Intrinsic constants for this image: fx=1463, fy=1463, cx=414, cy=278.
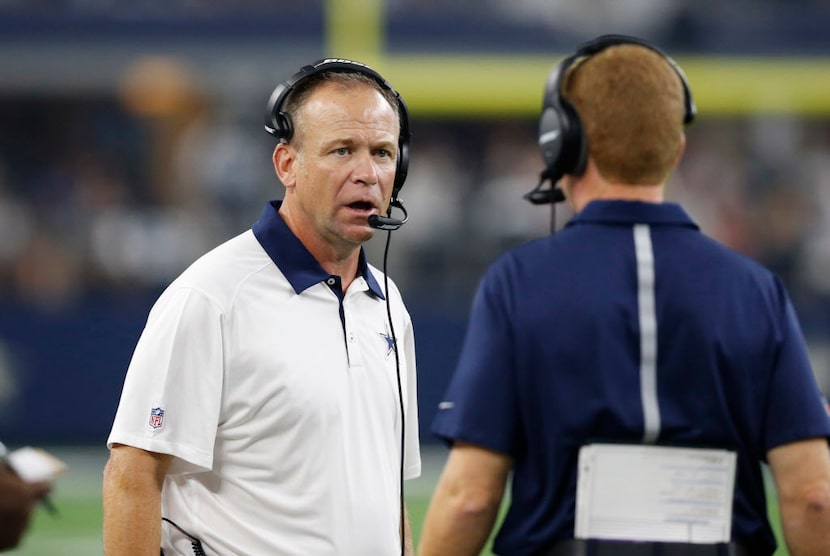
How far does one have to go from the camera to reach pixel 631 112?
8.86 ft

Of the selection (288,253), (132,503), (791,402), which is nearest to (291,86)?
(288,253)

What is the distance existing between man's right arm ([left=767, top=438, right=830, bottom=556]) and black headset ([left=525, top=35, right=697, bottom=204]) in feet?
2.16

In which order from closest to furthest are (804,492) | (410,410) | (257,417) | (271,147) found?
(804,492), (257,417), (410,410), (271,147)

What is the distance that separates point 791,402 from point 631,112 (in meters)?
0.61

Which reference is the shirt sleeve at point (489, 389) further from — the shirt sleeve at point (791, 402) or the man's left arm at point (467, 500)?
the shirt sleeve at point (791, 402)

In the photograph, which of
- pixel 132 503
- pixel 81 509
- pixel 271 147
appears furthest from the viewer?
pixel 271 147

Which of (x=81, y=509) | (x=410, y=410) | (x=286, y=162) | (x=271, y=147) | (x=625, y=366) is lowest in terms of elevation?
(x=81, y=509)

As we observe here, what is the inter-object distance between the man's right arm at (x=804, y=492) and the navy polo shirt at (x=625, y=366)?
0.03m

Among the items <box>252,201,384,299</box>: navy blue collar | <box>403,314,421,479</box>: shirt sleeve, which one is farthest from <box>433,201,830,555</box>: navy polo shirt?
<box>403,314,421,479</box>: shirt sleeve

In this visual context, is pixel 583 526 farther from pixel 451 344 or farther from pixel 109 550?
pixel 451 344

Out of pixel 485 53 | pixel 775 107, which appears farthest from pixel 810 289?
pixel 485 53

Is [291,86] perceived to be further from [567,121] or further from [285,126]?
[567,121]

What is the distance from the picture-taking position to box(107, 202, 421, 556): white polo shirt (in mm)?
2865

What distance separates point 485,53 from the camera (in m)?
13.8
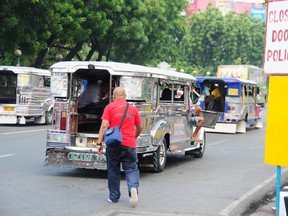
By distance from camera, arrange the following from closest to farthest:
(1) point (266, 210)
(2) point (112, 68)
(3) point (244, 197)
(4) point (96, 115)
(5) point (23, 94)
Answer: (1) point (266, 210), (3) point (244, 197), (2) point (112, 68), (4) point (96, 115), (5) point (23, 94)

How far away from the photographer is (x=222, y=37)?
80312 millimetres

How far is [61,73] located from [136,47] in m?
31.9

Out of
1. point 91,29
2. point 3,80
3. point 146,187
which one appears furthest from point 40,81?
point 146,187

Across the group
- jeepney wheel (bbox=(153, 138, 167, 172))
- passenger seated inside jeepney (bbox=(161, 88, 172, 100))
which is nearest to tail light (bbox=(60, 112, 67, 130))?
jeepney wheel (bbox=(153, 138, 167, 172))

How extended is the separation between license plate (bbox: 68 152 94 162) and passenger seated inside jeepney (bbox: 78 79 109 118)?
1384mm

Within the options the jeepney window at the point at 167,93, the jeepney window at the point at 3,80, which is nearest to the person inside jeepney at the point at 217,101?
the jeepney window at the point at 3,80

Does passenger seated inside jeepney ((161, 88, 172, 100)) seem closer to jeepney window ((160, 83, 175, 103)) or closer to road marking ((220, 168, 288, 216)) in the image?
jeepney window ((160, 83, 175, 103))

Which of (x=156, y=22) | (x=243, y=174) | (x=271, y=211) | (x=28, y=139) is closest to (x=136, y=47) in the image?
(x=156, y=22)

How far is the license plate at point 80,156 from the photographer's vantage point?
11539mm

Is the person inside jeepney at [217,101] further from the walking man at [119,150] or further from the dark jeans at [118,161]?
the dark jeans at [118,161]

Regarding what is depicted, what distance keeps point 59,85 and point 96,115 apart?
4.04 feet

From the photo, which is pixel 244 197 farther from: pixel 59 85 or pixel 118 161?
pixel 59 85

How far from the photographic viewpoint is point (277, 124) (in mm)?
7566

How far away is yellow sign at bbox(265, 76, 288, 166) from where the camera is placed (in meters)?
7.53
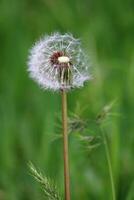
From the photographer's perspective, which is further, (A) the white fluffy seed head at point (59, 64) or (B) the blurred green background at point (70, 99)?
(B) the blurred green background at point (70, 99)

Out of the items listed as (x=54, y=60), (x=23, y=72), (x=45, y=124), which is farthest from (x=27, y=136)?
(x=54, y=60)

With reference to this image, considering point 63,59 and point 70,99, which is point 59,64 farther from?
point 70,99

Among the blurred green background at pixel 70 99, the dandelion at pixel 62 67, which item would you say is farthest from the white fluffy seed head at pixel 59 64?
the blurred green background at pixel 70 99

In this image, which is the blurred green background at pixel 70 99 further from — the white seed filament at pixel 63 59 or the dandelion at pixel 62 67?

+++++

● GOAL OF THE EXERCISE
Print the entries above exactly, taking out only the pictures.

● EXERCISE RESPONSE
Intrinsic constants for this image: fx=1463, fy=1463, cx=414, cy=278.
How far does one have to go from the camera to reach pixel 631 112?
8.86 ft

Of the selection (288,253), (132,503), (791,402), which is nearest to (291,86)?
(288,253)

What is the distance existing between man's right arm ([left=767, top=438, right=830, bottom=556]) and black headset ([left=525, top=35, right=697, bottom=204]) in feet?
2.16

In which order from closest to furthest are (804,492) | (410,410) | (257,417) | (271,147) found?
(804,492), (257,417), (410,410), (271,147)

What is the distance that separates point 791,402 from point 631,112 (in meters)?
0.61

Which reference is the shirt sleeve at point (489, 389) further from — the shirt sleeve at point (791, 402) or the man's left arm at point (467, 500)?
the shirt sleeve at point (791, 402)

In the photograph, which of
- pixel 132 503
- pixel 81 509
- pixel 271 147
appears furthest from the viewer?
pixel 271 147

Which of (x=81, y=509) | (x=410, y=410) | (x=286, y=162) | (x=271, y=147) | (x=625, y=366) is lowest in terms of elevation?
(x=81, y=509)

As we observe here, what is the inter-object distance between the man's right arm at (x=804, y=492) and the navy polo shirt at (x=625, y=366)?
0.03m

Among the items <box>252,201,384,299</box>: navy blue collar | <box>403,314,421,479</box>: shirt sleeve, which one is farthest from <box>433,201,830,555</box>: navy polo shirt?
<box>403,314,421,479</box>: shirt sleeve

In this visual context, is pixel 583 526 farther from pixel 451 344 or farther from pixel 109 550?
pixel 451 344

Out of pixel 485 53 | pixel 775 107, which appears farthest from pixel 810 289?
pixel 485 53

Is [291,86] perceived to be further from [567,121] or further from [285,126]?
[567,121]

What is the distance from the picture-taking position to box(107, 202, 421, 556): white polo shirt (in mm)?
2865

What distance separates point 485,53 from the camera (in m)?
13.8
By distance from camera, arrange the following from closest to farthest:
(1) point (266, 210)
(2) point (112, 68)
(3) point (244, 197)
(4) point (96, 115)
(5) point (23, 94)
Answer: (1) point (266, 210), (3) point (244, 197), (2) point (112, 68), (4) point (96, 115), (5) point (23, 94)

How far away from the photographer is (x=222, y=37)?
80312 millimetres

How far is [61,73] located from [136,47] in m?
31.9

Out of
1. point 91,29
2. point 3,80
3. point 146,187
which one appears furthest from point 40,81?
point 146,187

Across the group
- jeepney wheel (bbox=(153, 138, 167, 172))
- passenger seated inside jeepney (bbox=(161, 88, 172, 100))
which is nearest to tail light (bbox=(60, 112, 67, 130))?
jeepney wheel (bbox=(153, 138, 167, 172))

How extended is the separation between license plate (bbox: 68 152 94 162) and passenger seated inside jeepney (bbox: 78 79 109 118)?
1384mm

Within the options the jeepney window at the point at 167,93, the jeepney window at the point at 3,80, which is nearest to the person inside jeepney at the point at 217,101?
the jeepney window at the point at 3,80

Does passenger seated inside jeepney ((161, 88, 172, 100)) seem closer to jeepney window ((160, 83, 175, 103)) or closer to road marking ((220, 168, 288, 216)) in the image?
jeepney window ((160, 83, 175, 103))

Which of (x=156, y=22) | (x=243, y=174) | (x=271, y=211) | (x=28, y=139) is closest to (x=136, y=47) in the image?
(x=156, y=22)

How far is the license plate at point 80,156 from the photographer's vantage point?
11539mm

Is the person inside jeepney at [217,101] further from the walking man at [119,150] or further from the dark jeans at [118,161]?
the dark jeans at [118,161]

Regarding what is depicted, what distance keeps point 59,85 and point 96,115 apart?
4.04 feet

From the photo, which is pixel 244 197 farther from: pixel 59 85 or pixel 118 161?
pixel 59 85

How far from the photographic viewpoint is point (277, 124) (in mm)?
7566

How far away is yellow sign at bbox(265, 76, 288, 166) from where the camera is placed (in meters)?
7.53
From the photographer's perspective, which is further, (A) the white fluffy seed head at point (59, 64) or (B) the blurred green background at point (70, 99)?
(B) the blurred green background at point (70, 99)

Out of the items listed as (x=54, y=60), (x=23, y=72), (x=45, y=124), which is farthest from (x=27, y=136)?
(x=54, y=60)

With reference to this image, considering point 63,59 and point 70,99, which is point 59,64 farther from?
point 70,99

Among the blurred green background at pixel 70 99, the dandelion at pixel 62 67, which item would you say is farthest from the white fluffy seed head at pixel 59 64?
the blurred green background at pixel 70 99

In this image, which is the blurred green background at pixel 70 99 further from — the white seed filament at pixel 63 59 or the dandelion at pixel 62 67?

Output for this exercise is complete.